Greek Rape

No other mythology, writes Eva Kuels in The Reign of the Phallus, gives rape a more prominent role than that of Greece (49). In our expurgated handbooks of mythology, it’s called “dalliance” or somesuch, but Kuels argues that the artifacts show that what’s happening is rape. 

In most cases, the rape is sublimated into something else. A god attacks a woman not with an erect phallus but with some weapon or instrument: “the rampaging gods and heroes wield their characteristic attributes as symbolic phalluses, often aimed revealingly at the genital zones of their victims—Zeus, his scepter or his thunderbolt (or both); Poseidon, his trident; and Hermes, his caduceus” (50).

Many gods were rapists, but “The master rapist, of course, was Zeus: the catalogue of his conquests became a topos of Greek literature, and led to a scurrilous Greek anecdote.
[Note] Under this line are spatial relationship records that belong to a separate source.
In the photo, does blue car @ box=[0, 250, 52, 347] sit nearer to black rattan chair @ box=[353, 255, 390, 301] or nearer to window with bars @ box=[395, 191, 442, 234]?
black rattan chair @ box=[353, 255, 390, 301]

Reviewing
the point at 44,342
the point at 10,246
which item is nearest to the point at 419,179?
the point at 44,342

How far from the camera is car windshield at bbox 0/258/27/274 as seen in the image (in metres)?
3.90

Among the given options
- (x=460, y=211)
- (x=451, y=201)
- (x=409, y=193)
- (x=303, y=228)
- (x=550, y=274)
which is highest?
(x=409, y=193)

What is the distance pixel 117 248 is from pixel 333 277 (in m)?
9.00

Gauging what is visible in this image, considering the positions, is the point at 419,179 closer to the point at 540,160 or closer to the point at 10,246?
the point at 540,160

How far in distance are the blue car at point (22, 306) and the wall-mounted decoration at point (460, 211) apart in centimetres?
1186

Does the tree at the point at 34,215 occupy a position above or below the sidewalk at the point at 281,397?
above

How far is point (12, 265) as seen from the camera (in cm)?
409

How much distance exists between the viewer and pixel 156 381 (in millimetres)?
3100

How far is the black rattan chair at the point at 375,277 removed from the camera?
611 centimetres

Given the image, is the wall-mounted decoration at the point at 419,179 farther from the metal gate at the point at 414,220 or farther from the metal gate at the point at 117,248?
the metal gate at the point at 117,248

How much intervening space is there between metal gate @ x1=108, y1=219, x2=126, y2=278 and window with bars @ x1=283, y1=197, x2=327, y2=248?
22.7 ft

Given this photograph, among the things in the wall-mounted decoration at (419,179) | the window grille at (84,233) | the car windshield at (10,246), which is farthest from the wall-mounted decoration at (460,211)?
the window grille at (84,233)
A foreigner once came to Athens and asked why the Athenians so often used the exclamation ‘by Zeus’; the answer: ‘Because so many of us are.’ In the literary tradition, Zeus overcomes most of his female victims by trickery: he rapes Leda in the form of a swan, Danaë in the guise of a golden rain, and Alkmene in the persona of her legitimate husband (holding up the dawn for three nights to draw full profit from his scheme), and he does not even hesitate to take on so coarse a disguise as that of a randy satyr for the purpose of violating Antiope. In the pictorial tradition of the mid-fifth century, on the other hand, his excursions are represented mostly through the motif of pursuit.”

Zeus  is depicted “on a Dionysiac drinking cup (kantharos) by the Brygos Painter, in two scenes of rape, one homosexual and one heterosexual, carefully balanced in composition, with that typically Greek bisexual promiscuity. The male victim, without doubt, is Zeus’ perennial favorite, Ganymede; the female is anonymous” (51).

Kuels cites The Love of the Gods in Attic Art, which “contains 395 items, and includes rape by all the major male divinities on Olympus and by one rather obscure goddess, Eos (Dawn), who is known primarily for her aggressive sexual appetites. The author offers no explanation for this explosion of sexual violence on Mount Olympus; instead, she views the tales of rape as a subtle expression of the Athenians’ ‘yearning for the divine’” (52).

When scholars compare Hebrew and Hellenistic religion, they sometimes ignore this obvious divergence: Yahweh the God of Israel is not promiscuous or sexually violent. To a Greek pagan, that must have seemed mighty strange, as strange as rapist gods seem to us.